YOUR INSTRUCTIONS: Only the lines from the start of the entries through the line with "California, site 99, 2022-11-10T04:17:39+00:00." are wanted; please output them exactly.

DATA TO PROCESS:
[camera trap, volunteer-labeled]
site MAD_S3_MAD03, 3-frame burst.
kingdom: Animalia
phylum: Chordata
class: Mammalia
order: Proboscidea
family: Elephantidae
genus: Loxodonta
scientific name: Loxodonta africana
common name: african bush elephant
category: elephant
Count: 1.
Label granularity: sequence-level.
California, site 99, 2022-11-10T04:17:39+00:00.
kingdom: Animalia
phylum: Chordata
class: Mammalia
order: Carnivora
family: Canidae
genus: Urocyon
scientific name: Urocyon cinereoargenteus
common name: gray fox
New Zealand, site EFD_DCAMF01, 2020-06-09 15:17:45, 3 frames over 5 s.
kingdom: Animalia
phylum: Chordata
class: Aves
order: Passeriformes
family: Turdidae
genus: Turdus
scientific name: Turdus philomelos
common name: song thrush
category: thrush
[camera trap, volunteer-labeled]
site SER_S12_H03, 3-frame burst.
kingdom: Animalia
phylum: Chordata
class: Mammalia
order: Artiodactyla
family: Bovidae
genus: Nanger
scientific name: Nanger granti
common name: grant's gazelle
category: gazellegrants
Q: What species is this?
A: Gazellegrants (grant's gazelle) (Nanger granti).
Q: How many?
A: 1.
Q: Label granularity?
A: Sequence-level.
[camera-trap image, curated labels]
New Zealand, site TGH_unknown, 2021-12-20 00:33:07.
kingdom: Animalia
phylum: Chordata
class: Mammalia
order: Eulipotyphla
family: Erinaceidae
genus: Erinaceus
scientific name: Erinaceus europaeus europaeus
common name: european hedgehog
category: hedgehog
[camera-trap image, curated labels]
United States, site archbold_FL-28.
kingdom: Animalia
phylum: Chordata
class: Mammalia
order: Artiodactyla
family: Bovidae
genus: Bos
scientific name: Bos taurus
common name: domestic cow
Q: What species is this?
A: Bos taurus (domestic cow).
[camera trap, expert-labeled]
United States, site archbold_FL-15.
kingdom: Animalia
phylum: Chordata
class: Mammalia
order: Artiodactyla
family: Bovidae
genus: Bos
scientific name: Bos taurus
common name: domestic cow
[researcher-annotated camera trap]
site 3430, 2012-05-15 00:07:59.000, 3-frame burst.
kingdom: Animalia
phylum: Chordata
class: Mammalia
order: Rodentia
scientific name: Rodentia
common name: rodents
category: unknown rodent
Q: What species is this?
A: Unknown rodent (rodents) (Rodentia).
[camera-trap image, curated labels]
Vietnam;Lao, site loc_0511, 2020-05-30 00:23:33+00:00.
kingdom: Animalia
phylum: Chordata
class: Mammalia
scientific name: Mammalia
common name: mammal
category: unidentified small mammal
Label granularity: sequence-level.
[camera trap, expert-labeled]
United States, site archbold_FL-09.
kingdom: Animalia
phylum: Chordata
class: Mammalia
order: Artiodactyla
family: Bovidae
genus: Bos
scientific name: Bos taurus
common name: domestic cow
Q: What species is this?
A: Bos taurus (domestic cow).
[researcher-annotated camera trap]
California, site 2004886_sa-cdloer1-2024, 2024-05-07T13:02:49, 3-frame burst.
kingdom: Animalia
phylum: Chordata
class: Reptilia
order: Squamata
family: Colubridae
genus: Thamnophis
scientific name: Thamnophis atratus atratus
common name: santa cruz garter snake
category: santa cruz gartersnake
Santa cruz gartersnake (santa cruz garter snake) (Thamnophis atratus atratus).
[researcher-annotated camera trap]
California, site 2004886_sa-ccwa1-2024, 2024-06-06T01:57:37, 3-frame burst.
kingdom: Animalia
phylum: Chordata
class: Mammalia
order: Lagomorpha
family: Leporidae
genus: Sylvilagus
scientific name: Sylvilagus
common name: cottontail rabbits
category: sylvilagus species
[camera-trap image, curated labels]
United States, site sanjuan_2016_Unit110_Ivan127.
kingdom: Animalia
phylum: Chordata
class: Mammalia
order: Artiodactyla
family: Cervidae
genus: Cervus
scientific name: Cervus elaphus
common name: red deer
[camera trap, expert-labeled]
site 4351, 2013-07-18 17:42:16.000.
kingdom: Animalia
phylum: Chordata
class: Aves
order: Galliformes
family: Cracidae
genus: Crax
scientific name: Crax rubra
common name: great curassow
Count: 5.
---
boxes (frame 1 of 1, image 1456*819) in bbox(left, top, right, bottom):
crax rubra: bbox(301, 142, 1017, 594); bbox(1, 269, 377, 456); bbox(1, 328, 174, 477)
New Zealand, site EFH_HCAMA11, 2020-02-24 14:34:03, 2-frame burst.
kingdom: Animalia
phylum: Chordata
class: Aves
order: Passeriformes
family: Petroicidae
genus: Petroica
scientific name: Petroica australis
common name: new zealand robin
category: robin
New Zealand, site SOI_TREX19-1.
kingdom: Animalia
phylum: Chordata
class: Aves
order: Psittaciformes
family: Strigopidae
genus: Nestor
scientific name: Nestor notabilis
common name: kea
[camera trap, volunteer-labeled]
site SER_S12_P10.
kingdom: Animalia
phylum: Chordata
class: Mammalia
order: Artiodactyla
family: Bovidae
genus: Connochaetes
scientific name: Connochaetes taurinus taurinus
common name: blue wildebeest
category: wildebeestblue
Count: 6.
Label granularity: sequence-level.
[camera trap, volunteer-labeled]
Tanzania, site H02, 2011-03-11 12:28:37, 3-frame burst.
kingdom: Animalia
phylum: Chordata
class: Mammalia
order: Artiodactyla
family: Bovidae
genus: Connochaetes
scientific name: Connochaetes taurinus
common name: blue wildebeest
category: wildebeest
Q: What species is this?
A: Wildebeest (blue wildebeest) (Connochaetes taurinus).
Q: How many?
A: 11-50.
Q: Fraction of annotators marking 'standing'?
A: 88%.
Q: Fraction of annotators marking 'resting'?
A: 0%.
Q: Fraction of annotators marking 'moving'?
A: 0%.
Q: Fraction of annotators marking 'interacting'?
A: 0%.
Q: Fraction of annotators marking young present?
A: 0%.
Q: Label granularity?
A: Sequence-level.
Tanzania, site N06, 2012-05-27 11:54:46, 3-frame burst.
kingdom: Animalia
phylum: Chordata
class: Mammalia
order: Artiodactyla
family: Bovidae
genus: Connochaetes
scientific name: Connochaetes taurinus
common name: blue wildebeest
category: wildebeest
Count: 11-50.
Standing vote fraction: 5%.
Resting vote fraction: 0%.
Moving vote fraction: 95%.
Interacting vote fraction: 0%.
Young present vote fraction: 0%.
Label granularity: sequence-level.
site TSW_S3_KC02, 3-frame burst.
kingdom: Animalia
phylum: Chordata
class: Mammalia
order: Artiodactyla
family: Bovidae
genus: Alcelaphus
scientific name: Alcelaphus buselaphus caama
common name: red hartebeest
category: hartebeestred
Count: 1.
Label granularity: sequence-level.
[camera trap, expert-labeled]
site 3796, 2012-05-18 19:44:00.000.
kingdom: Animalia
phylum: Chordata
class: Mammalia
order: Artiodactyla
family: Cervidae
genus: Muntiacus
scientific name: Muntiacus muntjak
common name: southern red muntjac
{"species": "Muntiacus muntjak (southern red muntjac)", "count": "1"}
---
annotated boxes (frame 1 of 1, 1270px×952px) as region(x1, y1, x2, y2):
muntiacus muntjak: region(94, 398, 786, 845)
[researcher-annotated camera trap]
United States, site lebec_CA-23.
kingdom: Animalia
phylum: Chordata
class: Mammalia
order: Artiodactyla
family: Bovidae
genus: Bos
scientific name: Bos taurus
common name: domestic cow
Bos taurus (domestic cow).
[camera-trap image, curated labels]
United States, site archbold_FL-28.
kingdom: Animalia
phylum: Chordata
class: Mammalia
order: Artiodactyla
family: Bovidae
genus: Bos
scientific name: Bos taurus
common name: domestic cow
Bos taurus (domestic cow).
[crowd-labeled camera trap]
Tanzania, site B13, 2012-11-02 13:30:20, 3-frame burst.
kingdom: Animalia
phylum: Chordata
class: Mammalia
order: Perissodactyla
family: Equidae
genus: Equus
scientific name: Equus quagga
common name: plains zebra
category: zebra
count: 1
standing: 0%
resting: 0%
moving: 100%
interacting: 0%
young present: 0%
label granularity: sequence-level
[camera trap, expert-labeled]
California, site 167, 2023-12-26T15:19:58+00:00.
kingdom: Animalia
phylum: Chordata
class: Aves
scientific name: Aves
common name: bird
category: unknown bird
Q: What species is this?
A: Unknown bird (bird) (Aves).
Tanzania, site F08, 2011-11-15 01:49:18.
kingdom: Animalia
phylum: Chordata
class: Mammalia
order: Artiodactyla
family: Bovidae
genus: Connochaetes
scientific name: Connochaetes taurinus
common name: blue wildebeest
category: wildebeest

RESULT BELOW:
[camera trap, volunteer-labeled]
site MAD_S3_MAD03, 3-frame burst.
kingdom: Animalia
phylum: Chordata
class: Mammalia
order: Proboscidea
family: Elephantidae
genus: Loxodonta
scientific name: Loxodonta africana
common name: african bush elephant
category: elephant
Count: 1.
Label granularity: sequence-level.
California, site 99, 2022-11-10T04:17:39+00:00.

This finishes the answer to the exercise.